U.S. defence experts, when considering an equivalent to Israel’s limited Iron Dome, describe a system with a minimum of 10 to 20 times the density of coverage to cover America’s urban areas. That leaves most of the rest of the country, amounting to more than 5 million square kilometres (3 million sq. miles), without a defensive shield.

What $1.5 Trillion Annually Will Not Buy

There is no chance that the proposed $1.5 trillion will cut it in implementing the Golden Dome. The last time the U.S. government considered something like it was back in the 1980s under Ronald Reagan.

Reagan called it Star Wars. Its real name was the Strategic Defense Initiative (SDI). In 1980’s dollars, the never-built SDI budget estimates varied between $170 and $540+ billion.

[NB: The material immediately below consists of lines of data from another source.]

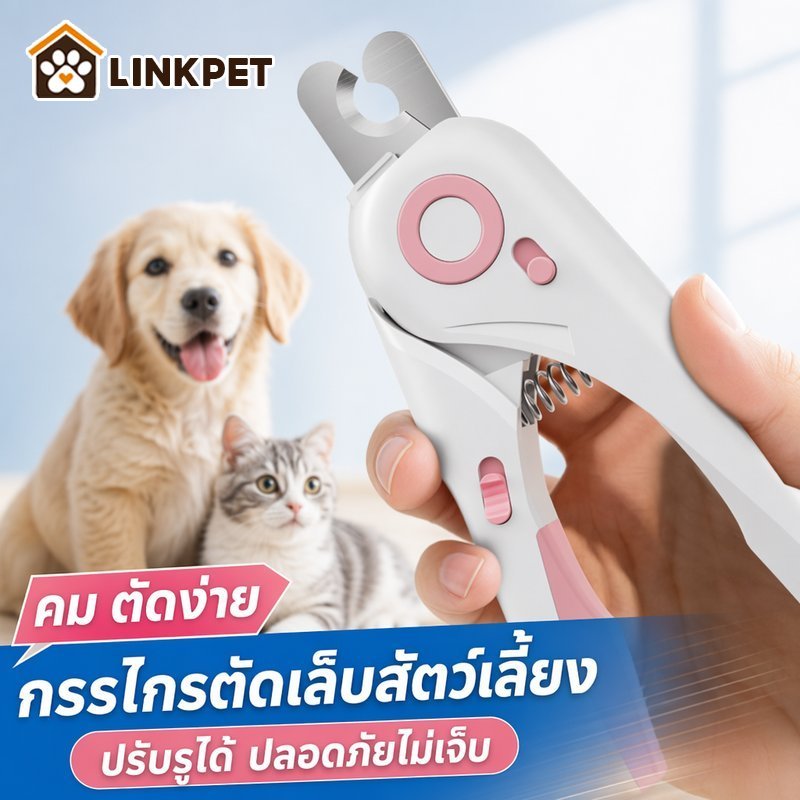 กรรไกรตัดเล็บสัตว์เลี้ยง ตะไบเล็บ 2in1 สแตนเลส กันลื่น ปลอดภัย สำหรับแมว สุนัข ใช้งานง่าย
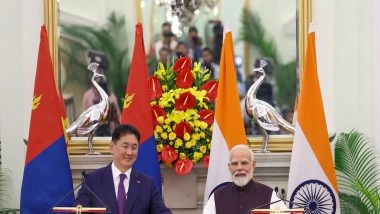 World News | India Signs MoU with Mongolia to Boost People-to-people Ties, Announces Free E-visas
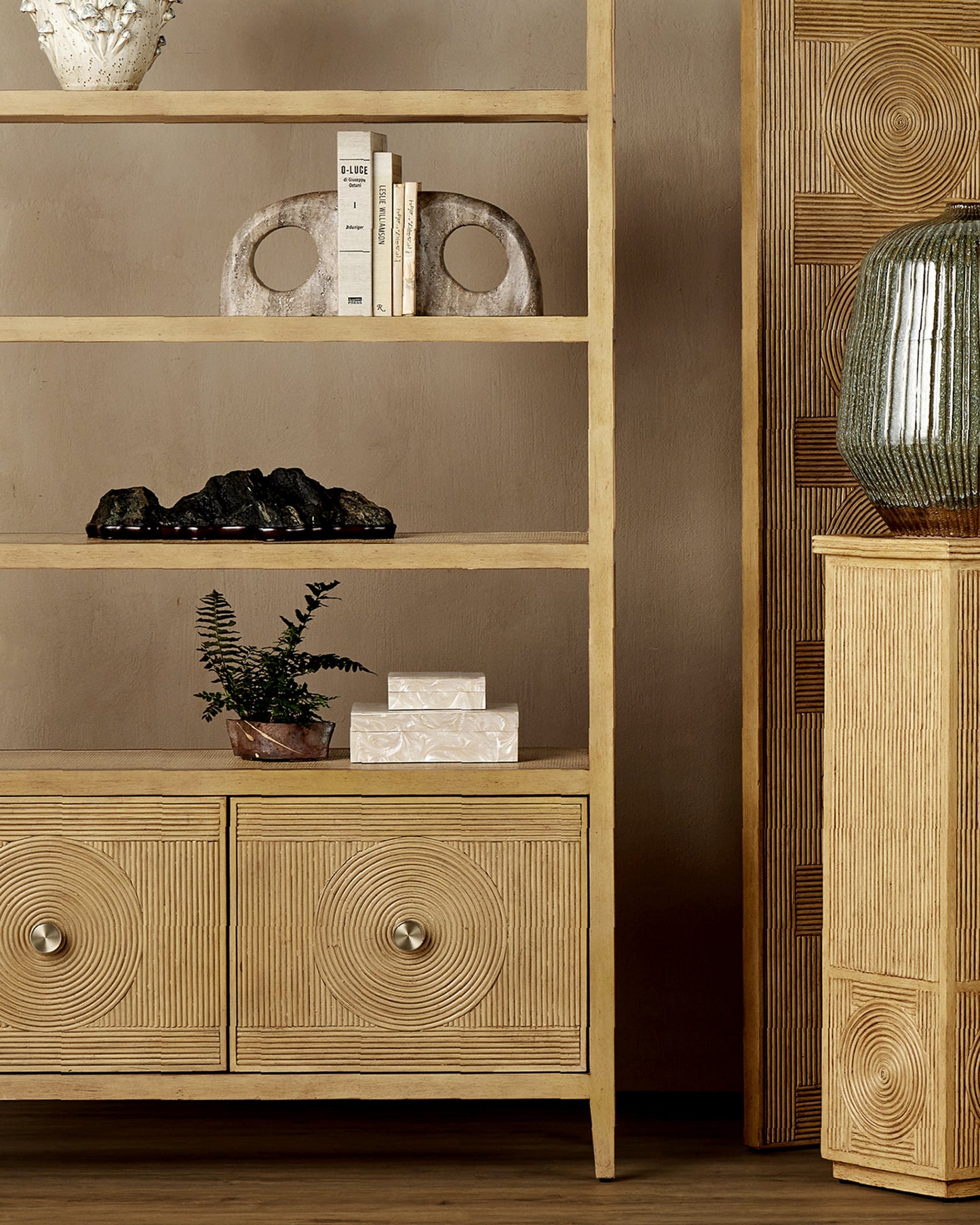 Russo Travertine Object Set of 2.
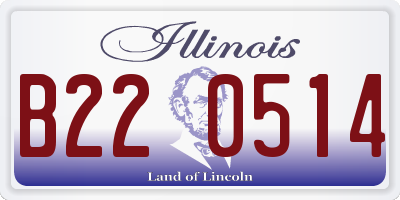 IL license plate B220514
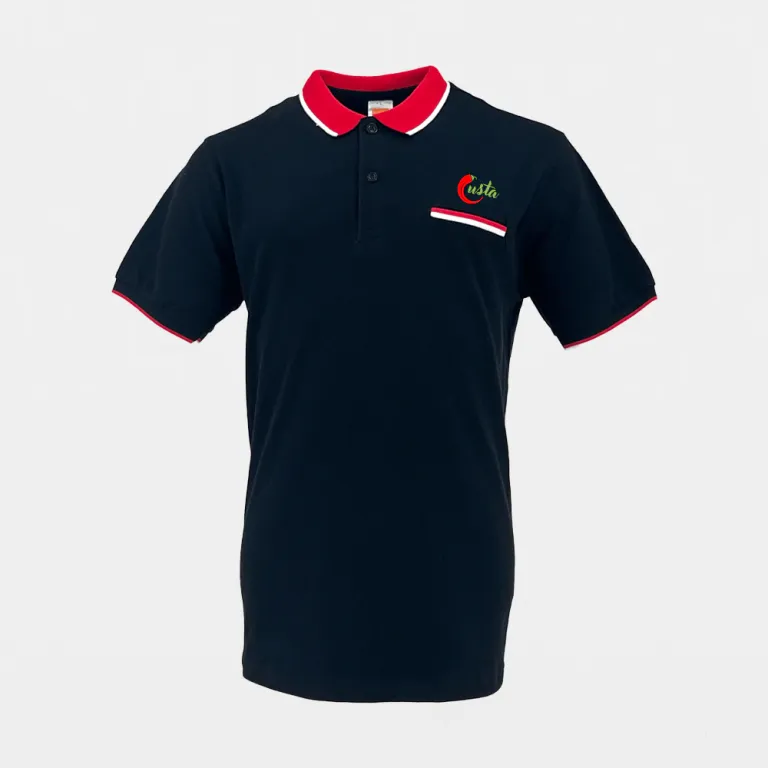 CVC Honeycomb Tipped Collar & Cuff Polo T-shirts with Hidden Pocket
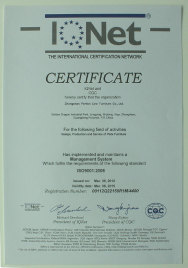 Certification - IQNET-ISO9001 certificate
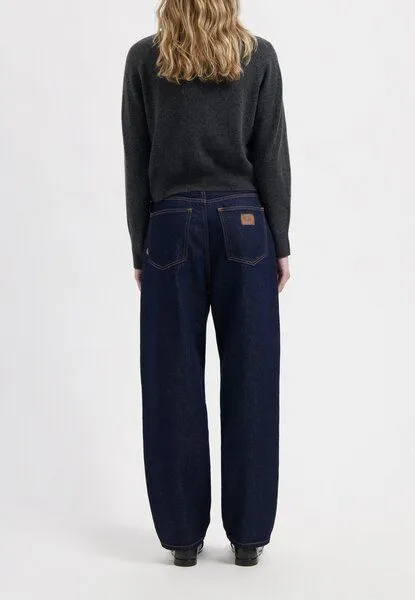 MUD Jeans MUD Jeans Damen Jeans "Brooke High Barrel - Dry", Blue, – Produktbild 1 von 3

The current U.S. defence budget sits at around $895 billion without the $200 billion Hegseth funding request. That puts the number over $1 trillion annually. Now add planned Golden Dome expenditures.

A Breakdown of Golden Dome Projected Costs By 2035

  1. New technology development initiatives to create a comprehensive defence shield will gobble up a minimum of $170 billion annually for the next decade.
  2. Ground-based systems equivalent to Patriot or THAAD, the current technologies being used by Israel and Ukraine, if scaled nationwide, will add at least another $200+ billion over ten years.
  3. Sea-based systems such as Aegis-class destroyers and cruisers will each cost at least $2.7 billion to meet America’s maritime needs. Projected ship numbers come in at between 77 and 90 to meet Golden Dome requirements. Costs in current dollars range from $208 to $243 billion.
  4. Space protection will dramatically inflate the current Space Force budget of $40 billion annually. The Golden Dome calls for a constellation of tracking satellites, interceptors and anti-satellite defence systems, likely adding between $500 billion and $1 trillion annually to the Pentagon budget.

The proposed war budget of $1.5 trillion is hard enough to contemplate. But the numbers described above add trillions more, costs that will fall on an America with an increasingly ageing population and many other priorities.

Is this a price worth paying to feed the ego of a malignant narcissist President?

The Current Nuclear Deterrence Reality

What sane and rational American would see the Golden Dome as a good investment? What does it say about the current nuclear deterrent, supposedly the shield built to protect the country from enemies?

Annual maintenance expenditures for America’s nuclear deterrent today amount to $40 billion annually. With modernization underway, the nuclear deterrent budget is being topped up annually by $60 billion until the mid-2030s.

Consider the Pentagon’s own assessment of 1% likelihood of using the nuclear deterrent in a future war. That’s $100 billion spent annually for a defence that would only be used after an enemy’s first strike because its deployment is guided by the principle of Mutual Assured Destruction (MAD).

Some at the Pentagon argue that the Golden Dome would be a substitute for the current nuclear deterrence strategy. Build a protective shield over the country, and nuclear weapons will no longer be a threat.

Reality suggests a very different scenario. Building the Golden Dome could be the invitation for an enemy first strike before its full deployment. If that were the case, then the Golden Dome would make Americans less safe, and for the rest of us, make life as we know it even more precarious.